─── Data records

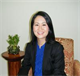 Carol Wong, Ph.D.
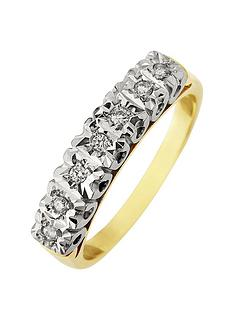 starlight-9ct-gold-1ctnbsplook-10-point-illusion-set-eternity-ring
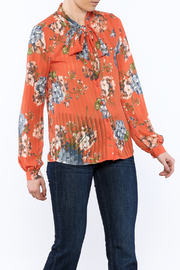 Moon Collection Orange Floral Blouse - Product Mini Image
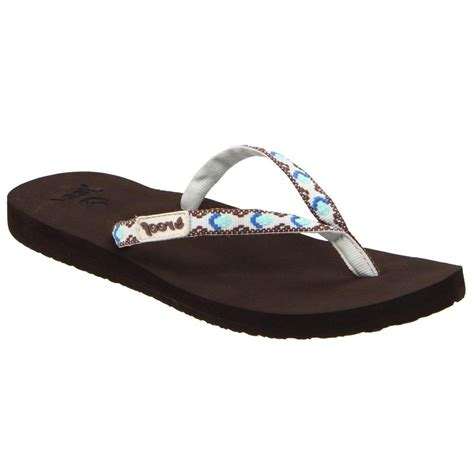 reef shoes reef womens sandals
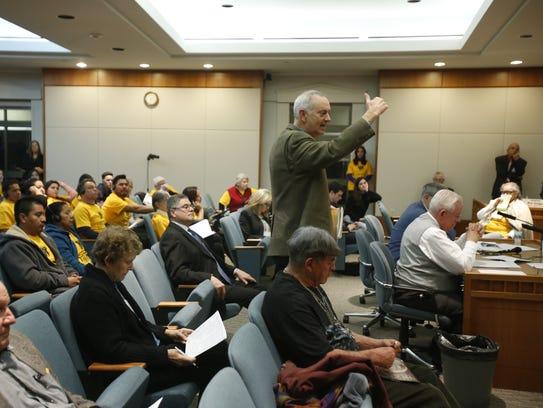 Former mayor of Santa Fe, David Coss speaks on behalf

──────

§ Work to complete: Pictures are to be omitted. Output verbatim only the lines from the one holding "reef shoes reef womens sandals" through the end of the material, both included.

§ Response for this exercise:
 reef shoes reef womens sandals
 Former mayor of Santa Fe, David Coss speaks on behalf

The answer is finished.